Consignes
(a) Reproduisez sans aucun changement le passage de l'extrait cité qui commence aux mots « Le libellé de » et se termine après les mots « du premier prix. ».
(b) Poursuivez le texte sur la plainte des époux Garnier à partir de l'endroit où il s'arrête.

Extrait cité

# # # # # # #

Sur l'action publique
Attendu qu'il résulte de la procédure et des débats les faits suivants :
Dans le courant du 1er semestre 1989, les époux Garnier, demeurant à Villepinte, recevaient d'une société de vente par correspondance sise à (localité), X, une proposition de participation à un jeu de loterie accompagnée d'un " bon de commande-participation ".
Le libellé de cette proposition était tel que les destinataires pouvaient légitimement croire qu'ils avaient gagné la somme qui était apparue après " grattage " et prétendre ainsi au gain du premier prix.
Les époux Garnier à qui la société X refusait de verser cette somme (100 000 F) déposaient plainte. L'instruction permettait notamment à la Direction Départementale de la Concurrence et de la Consommation de conclure qu'il s'agissait là d'une opération de publicité mensongère, voire de l'organisation d'une loterie prohibée.

# # # # # # #

Données disponibles

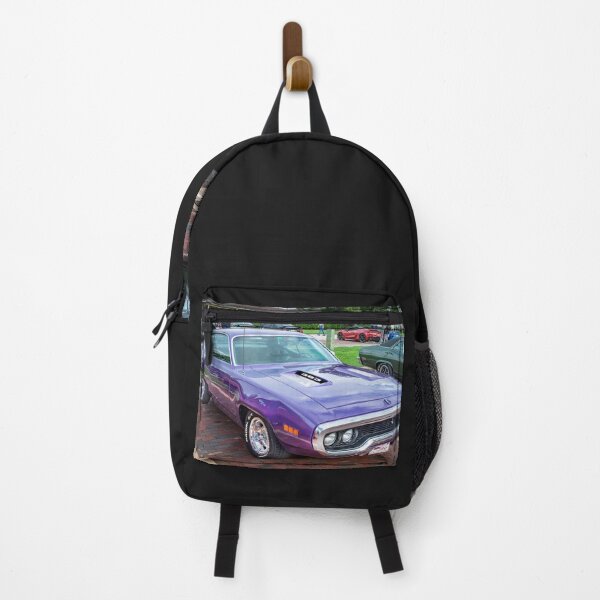Item preview, 1971 Inviolet Purple Plymouth Roadrunner 383 X100 designed and sold by RichFrancoCars.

# # # # # # #

Réponses aux consignes
(a)
Le libellé de cette proposition était tel que les destinataires pouvaient légitimement croire qu'ils avaient gagné la somme qui était apparue après " grattage " et prétendre ainsi au gain du premier prix.

(b)
Attendu, sur la responsabilité de Daniel R en tant que gérant de la SARL X,que les faits visés à la prévention concernent un élément essentiel de la politique économique de la société qui engage nécessairement la responsabilité pénale personnelle du chef d'entreprise, indépendamment de toute délégation de pouvoirs.
Que l'exception soulevée doit donc être rejetée.
Attendu, sur le caractère prohibé de la loterie, que ce délit suppose la réunion de 4 éléments :
- une offre publique
- un recours au hasard ou à la voie du sort
- une opération publicitaire
- une participation financière.
Attendu qu'en exigeant aucun sacrifice pécuniaire de la dame Garnier qui reconnaît n'avoir passé commande que de sa propre volonté, la loterie reprochée échappe donc à la prohibition de la loi du 21/5/1836 modifiée.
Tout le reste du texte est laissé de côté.